* Task requirements *
In the excerpted passage on dressing for Zoom, what can stark white clothing do on screen?

* Excerpted passage *
- - - - -
Hair and makeup should remain clean and simple and should not be overlooked. Your facial features appear differently on a computer screen than they do in person. Some concealer and mascara, your hair in place, may be all you need to be camera-ready and will help you feel your best as your face takes center stage.
Select the Right Colors
Many laptops have relatively low-quality cameras, which means that certain colours register with less clarity than others. When it comes to selecting your best Zoom outfit, paying attention to colour choice is the most important variable.
Black and white should not be your go-to options even though they may be staples in your every day wardrobe. Black clothing is difficult to photograph on your phone and the same is true for your laptop. Textures and fabrics are difficult to read by the camera's lens and your top/shirt could end up looking like a black hazy blur while your head and hands float around it.
Stark white is also a challenging on-screen option as it has a tendency to radiate a halo effect on your face as your camera attempts to correct for the exposure. This is true of all bright colors including red, pink, yellow and orange.
Neutrals such as blue, grey, charcoal, off-white/cream, khaki and navy are your best choices for on-screen colours as they consistently register with the camera and ensure you look professional, trustworthy, and experienced. Deeper purple, burgundy and green shades also read well, and add more interest to your palette if you find yourself experiencing neutral-fatigue.
- - - - -
* Data shown *
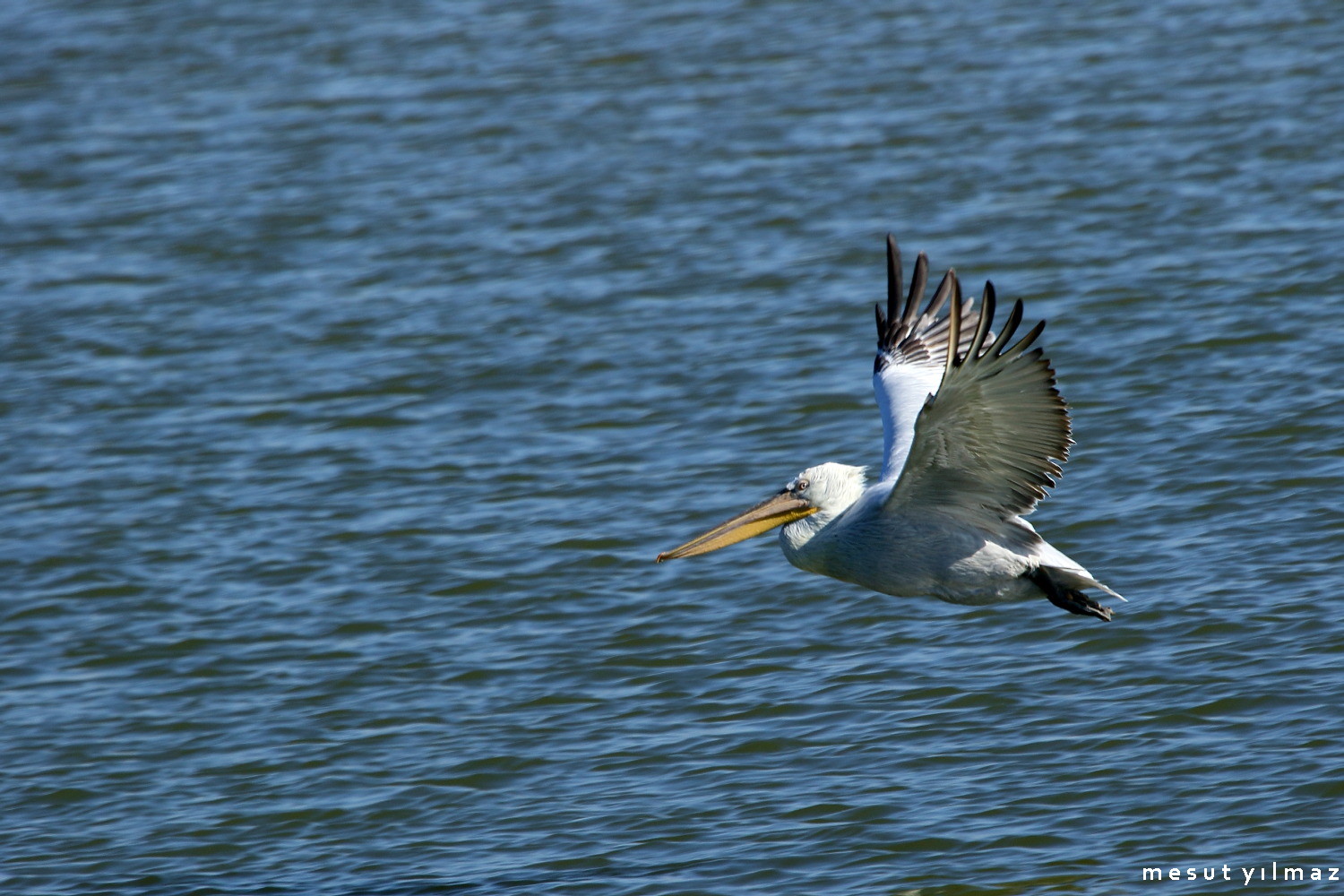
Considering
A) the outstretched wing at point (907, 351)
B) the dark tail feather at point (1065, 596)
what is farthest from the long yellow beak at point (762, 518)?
the dark tail feather at point (1065, 596)

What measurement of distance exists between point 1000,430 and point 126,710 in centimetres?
437

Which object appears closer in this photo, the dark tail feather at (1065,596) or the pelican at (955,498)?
the pelican at (955,498)

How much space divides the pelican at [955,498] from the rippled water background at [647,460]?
2.72 ft

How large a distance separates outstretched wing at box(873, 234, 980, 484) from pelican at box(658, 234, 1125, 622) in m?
0.01

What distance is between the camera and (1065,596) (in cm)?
687

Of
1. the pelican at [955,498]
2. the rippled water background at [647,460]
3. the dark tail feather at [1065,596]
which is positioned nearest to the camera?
the pelican at [955,498]

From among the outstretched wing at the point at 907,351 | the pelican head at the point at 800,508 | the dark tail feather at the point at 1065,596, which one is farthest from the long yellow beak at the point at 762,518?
the dark tail feather at the point at 1065,596

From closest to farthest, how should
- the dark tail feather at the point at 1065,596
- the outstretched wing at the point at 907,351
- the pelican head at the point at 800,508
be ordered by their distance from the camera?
1. the dark tail feather at the point at 1065,596
2. the pelican head at the point at 800,508
3. the outstretched wing at the point at 907,351

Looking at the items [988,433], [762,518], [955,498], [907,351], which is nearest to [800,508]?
[762,518]

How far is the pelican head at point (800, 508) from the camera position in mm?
7184

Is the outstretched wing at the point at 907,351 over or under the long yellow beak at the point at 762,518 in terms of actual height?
over

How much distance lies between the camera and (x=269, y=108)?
18047 millimetres

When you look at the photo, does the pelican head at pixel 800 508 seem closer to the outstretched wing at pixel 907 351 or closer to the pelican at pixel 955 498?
the pelican at pixel 955 498

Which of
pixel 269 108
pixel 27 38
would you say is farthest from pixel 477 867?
- - - - -
* The answer *
It tends to radiate a halo effect on your face as the camera attempts to correct for the exposure.